» JOB ITEM A
Copy the nine records in Block 1 word for word, leaving out the picture markers.

» EXERCISE TEXT
# Attic find 1941 Steelcraft Pursuit Plane



## Steelcraft1937 (Nov 1, 2020)

Well My dad and I drove pretty much to the Canadian border today to pick this beauty up! Was hidden in the attic of a garage for 60 plus years! The gentleman I got it from was cleaning out his mother’s house after she passed earlier this year and found it in the garage attic, It belonged to his older brother. Trying to figure out what the 5’s are from. The paint work is really neat not some homemade deal and there’s no hard tape lines or anything. It feels super smooth on the body just like the original graphics do. We’re thinking it may have been a carnival or amusement ride at some point? But it’s so straight and not beat up that that doesn’t make a whole lot of sense either ‍♂️. Regardless we’re stoked to have it! Never bought one over the years because of all the repop junk, so it was really cool to find such a time capsule! Anyone happen to be holding a right elevator ? Would love to find an original, if not I’ll have a friend of mine paint and patina one to match as closely as possible.

» SOURCE MATERIAL
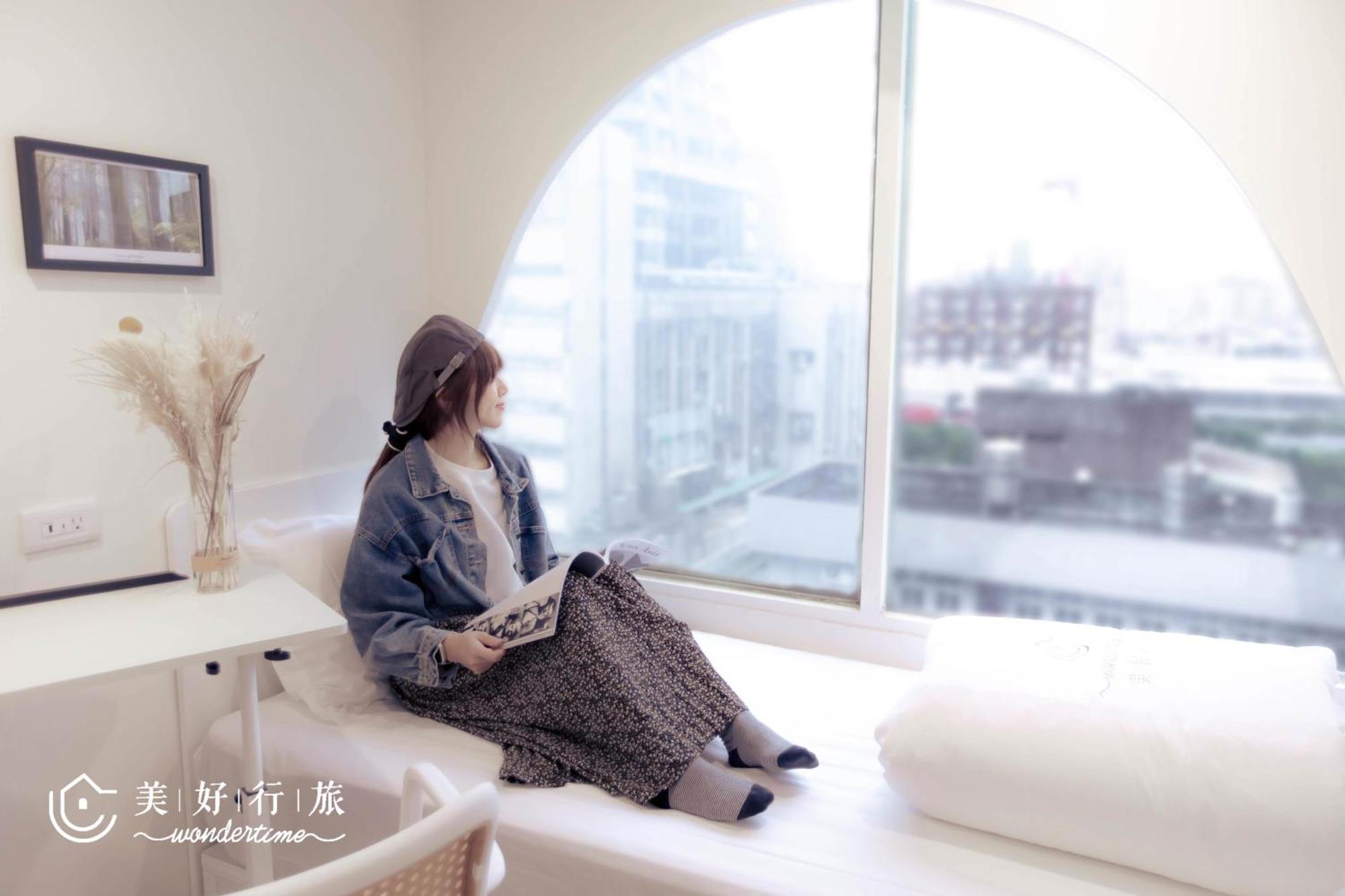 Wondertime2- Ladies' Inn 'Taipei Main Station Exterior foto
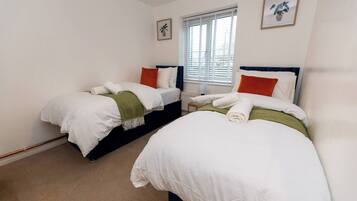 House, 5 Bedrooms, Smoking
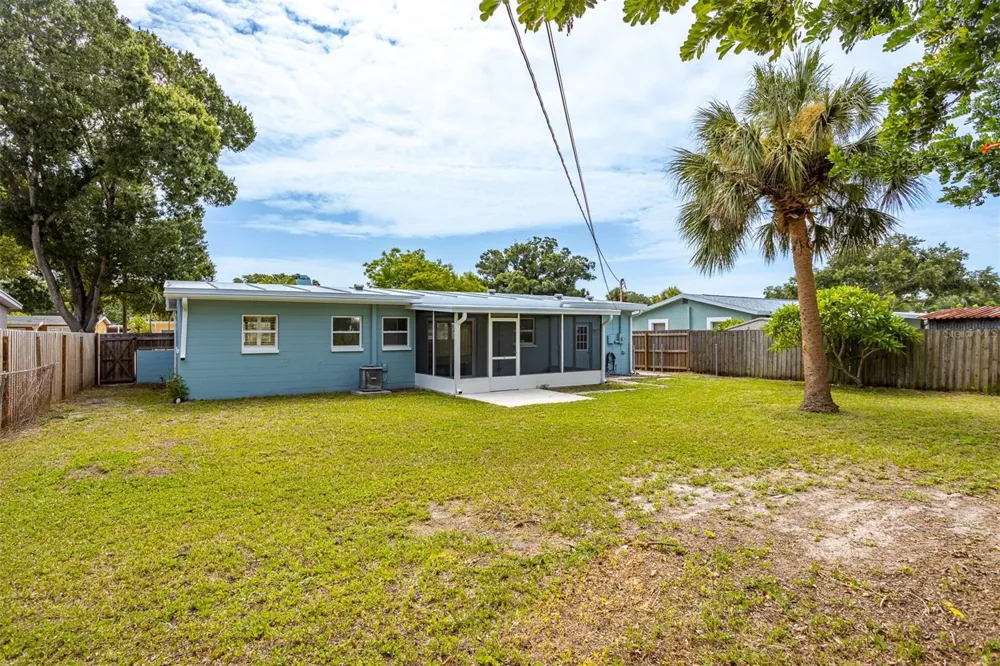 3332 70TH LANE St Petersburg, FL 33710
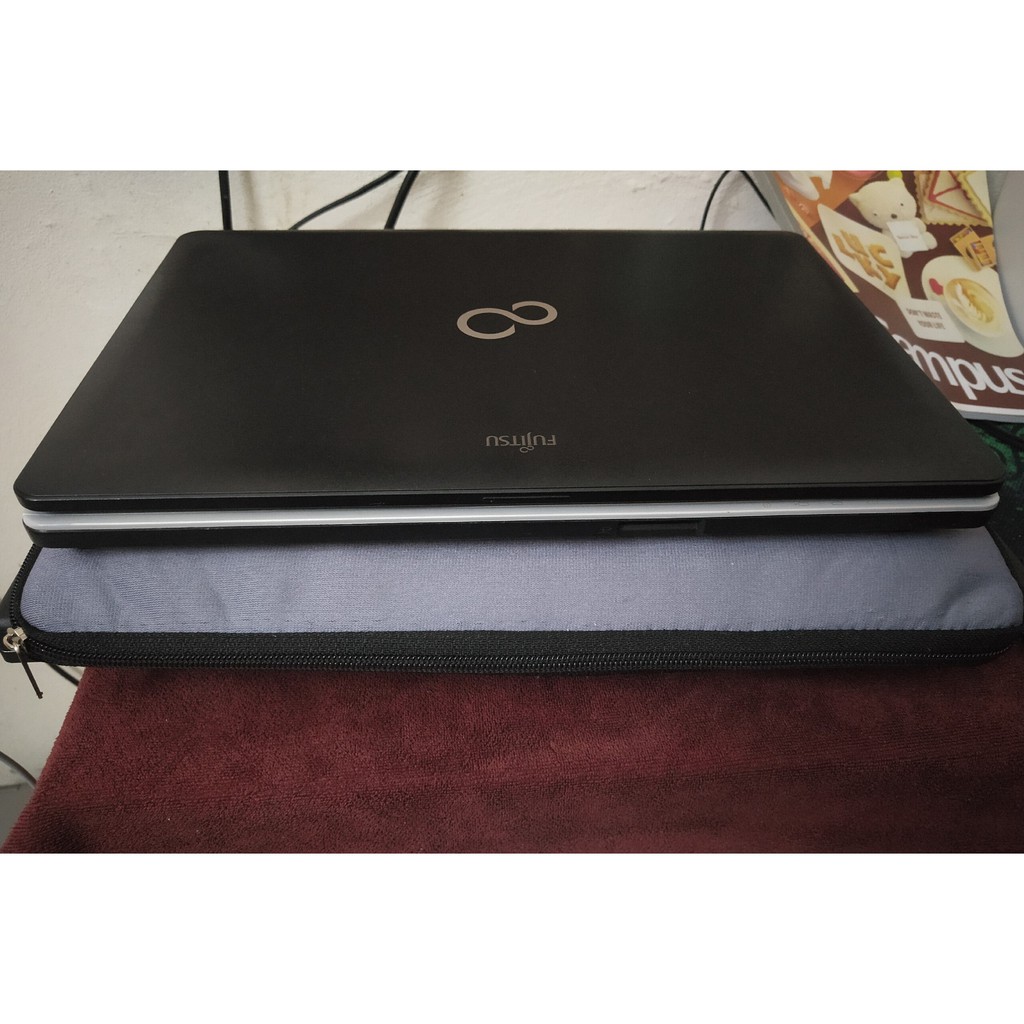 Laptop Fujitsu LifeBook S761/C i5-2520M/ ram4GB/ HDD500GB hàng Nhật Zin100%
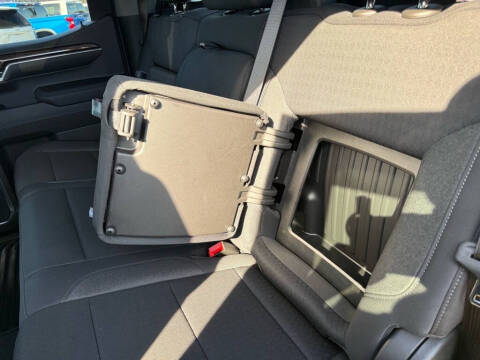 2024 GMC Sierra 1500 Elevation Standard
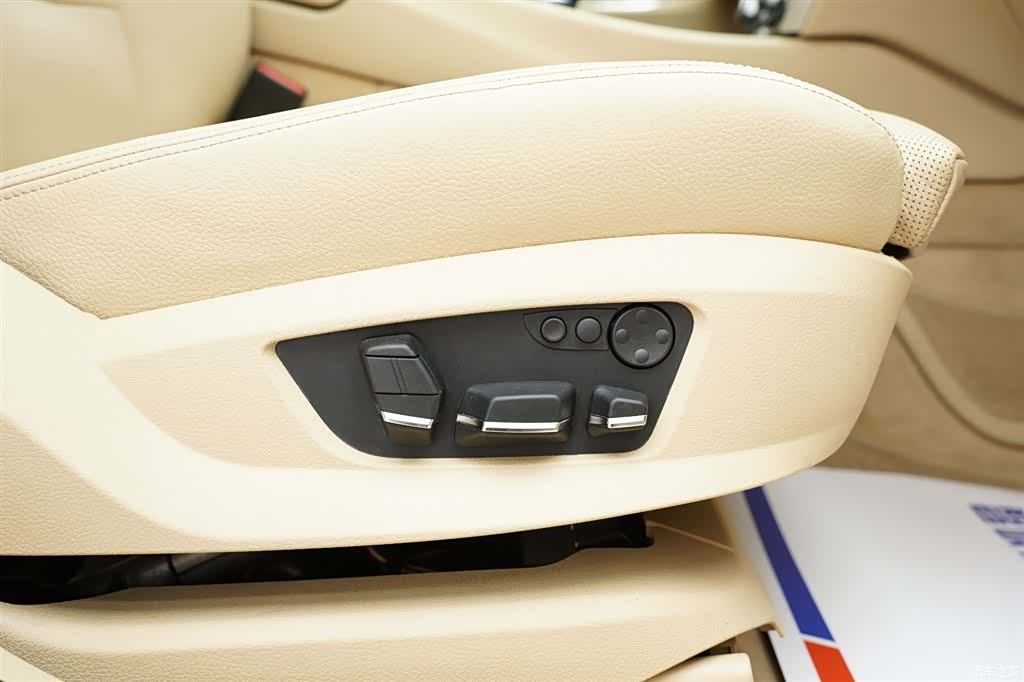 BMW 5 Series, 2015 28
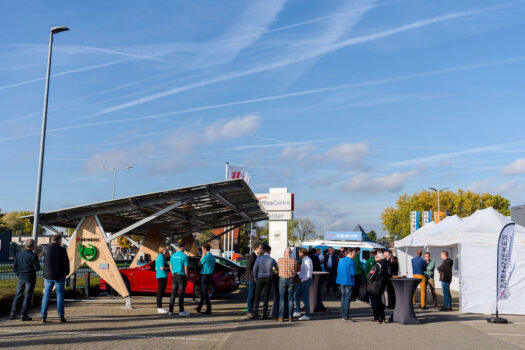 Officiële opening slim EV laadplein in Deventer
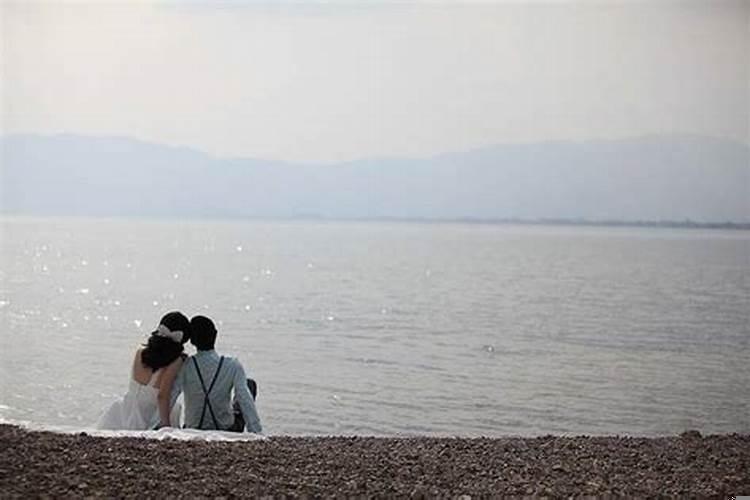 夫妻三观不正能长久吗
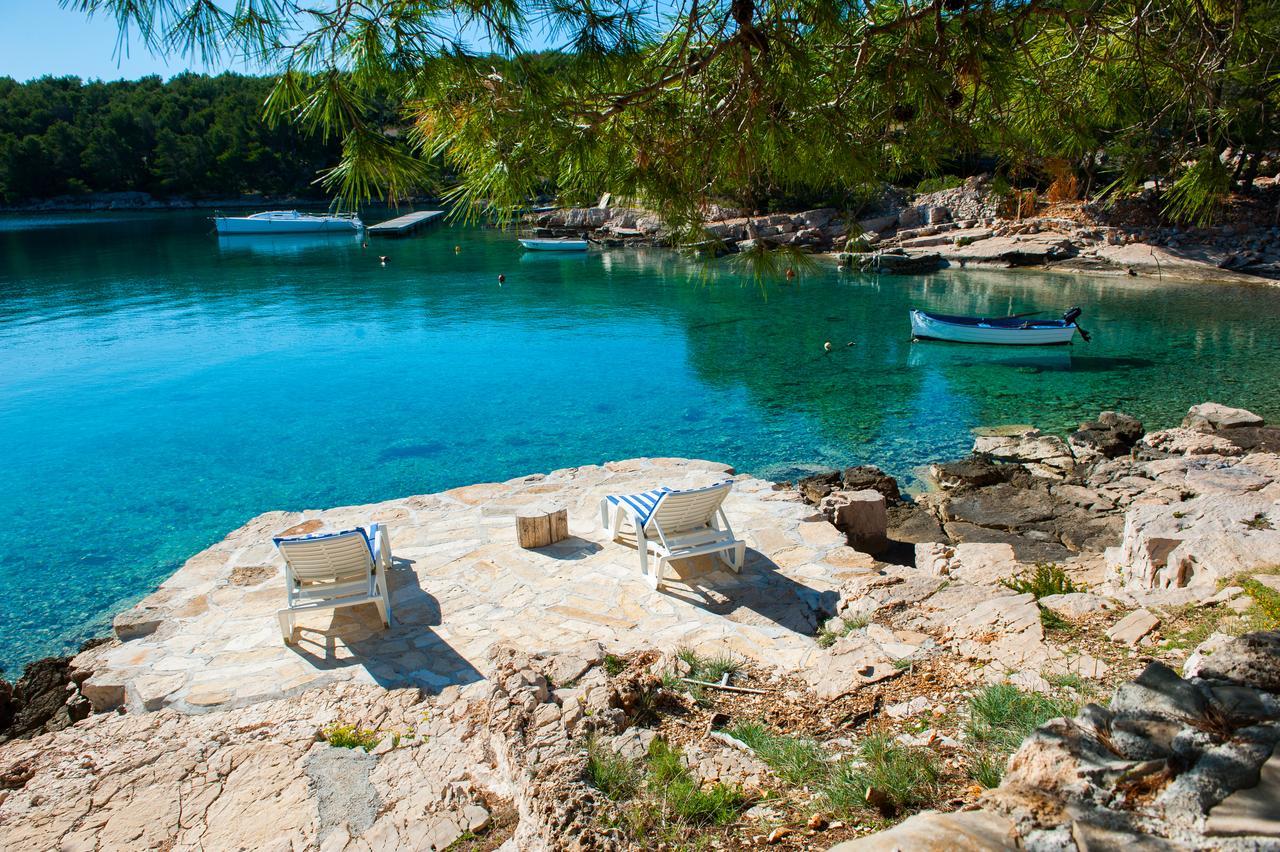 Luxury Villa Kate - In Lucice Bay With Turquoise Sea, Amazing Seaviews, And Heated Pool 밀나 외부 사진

» JOB ITEM B
In the post about the 1941 Steelcraft Pursuit Plane, what part does the writer hope to find an original of?

» TASK RESPONSE A
 Wondertime2- Ladies' Inn 'Taipei Main Station Exterior foto
 House, 5 Bedrooms, Smoking
 3332 70TH LANE St Petersburg, FL 33710
 Laptop Fujitsu LifeBook S761/C i5-2520M/ ram4GB/ HDD500GB hàng Nhật Zin100%
 2024 GMC Sierra 1500 Elevation Standard
 BMW 5 Series, 2015 28
 Officiële opening slim EV laadplein in Deventer
 夫妻三观不正能长久吗
 Luxury Villa Kate - In Lucice Bay With Turquoise Sea, Amazing Seaviews, And Heated Pool 밀나 외부 사진

» TASK RESPONSE B
A right elevator.